Tanzimat Fermanı ve Batılılaşma Hareketleri'nin etkisiyle yüzünü dünyaya dönen İstanbul'un en eskisi 150 yılı devirmiş, en "genci" ise yarım asrı geride bırakmış tarihi otelleri, kuruluş hikâyeleri, ünlü konukları ve kendilerine has özellikleriyle bir kez daha okurlara anımsatılıyor. "Ah Güzel İstanbul"un bu sayısı arşivden çıkan ve yeni çekilen fotoğraflarla da okurunu Büyükada'dan Pera'ya, Yeşilköy'den Sirkeci'ye uzanan bir gezintiye çıkarıyor.

Heybeliada Halki Palas (1860'lar), Beyoğlu Büyük Londra Oteli (1891), Tepebaşı Pera Palas (1895), Sirkeci İpek Palas (1889), Büyükada Splendid Palas (1908), Büyükdere Fuat Paşa Hotel (1930), Harbiye Hilton (1955), Elmadağ Divan Hotel (1956), Yeşilköy Çınar Hotel (1958)... İstanbul'un bu 9 tarihi oteli bugün seçkin konuklarına hizmet vermeyi hâlâ sürdürüyorlar...

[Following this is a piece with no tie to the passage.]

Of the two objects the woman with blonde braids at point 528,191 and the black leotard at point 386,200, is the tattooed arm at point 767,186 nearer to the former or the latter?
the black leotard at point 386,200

İstanbul'da, hattâ Türkiye'de açılan ilk oteli araştırdığımızda 1841 tarihine kadar gidiyoruz. Yüzyıllarca hizmet veren han ve kervansaraylardan, 1700'lerden itibaren ev pansiyonlarından sonra günümüz otellerinin atası, İstiklâl Caddesi'nde (o zamanki adı Grand Rue de Pera/Büyük Pera Caddesi) Fransızca bir adla karşımıza çıkıyor: Hotel d'Angleterre (İngiltere Oteli). "Ah Güzel İstanbul"da okuyacağınız gibi Hotel d'Angleterre ve Pera'da onu izleyen diğerleri, ülkemiz otelleri tarihine de ayna tutuyorlar. Bu otelleri açanlar yabancılar ve azınlıklar... 19. yüzyılın ortalarında başlayan Bir Frenk otelciliği devri bu. Bugün anı kitaplarında sık sık adı geçen efsanevi Ayaspaşa'daki Park Otel'in, Galatasaray'daki Tokatlıyan Oteli'nin sahipleri de azınlıklardan. 1930'lara gelindiğinde İstanbul'un dört bir yanındaki otel sayısı 100'ü çoktan geçiyor. Bugün bunlar arasında "Ah Güzel İstanbul"da tanıtımlarını bulacağınız yalnızca 6'sı hizmet veriyor. 1950'lerde açılanların ise 3'ü konuk kabul ediyor... Sirkeci'deki meşhur Meserret Oteli'nin (1900'lerin başı) bulunduğu binanın da önümüzdeki yıllarda butik otel olarak yeniden açılacağı söyleniyor.

Pera'daki ilk otelden bu yana geçen 171 yıl içinde Türkiye'de otelciliğin çok yol aldığını düşünüyorum. 1960 yılı bütçesine göre Türkiye'nin 1950 yılında 15 adet turistik otel bulunuyormuş . Bu otellerin sayısı 60 yılı başında 50 kadarmış. Bugün sayıları 300'e yaklaşan 5 yıldızlı otellerin çoğu, dünyadaki benzerlerinden çok daha iyi koşullar ve konfor sunuyorlar konuklarına. Diğer yıldızlara sahip olanlar da yine misafirlerini memnun ediyorlar. Bir de butik oteller var ki kimisi yıldız ötesi başarılı...

Yine İstanbul'da günümüzde irili ufaklı, kayıtlı kayıtsız 3 bine yakın kalınacak mekân olduğundan söz ediliyor. Kültür ve Turizm Bakanlığı'nın yoğun tanıtım çabalarıyla ülkemizi ziyaret eden turist sayısı her geçen yıl artıyor... İşte böyle bir ortamda önümüzdeki hafta Dünya Kitap Dergisi ile birlikte alacağınız "Ah Güzel İstanbul" siz sevgili okurlarımıza geçmişten yarına uzanan keyifle okuyacağınızı umduğumuz sayfalar sunacak... 3 Ağustos Cuma sabahı buluşmak üzere.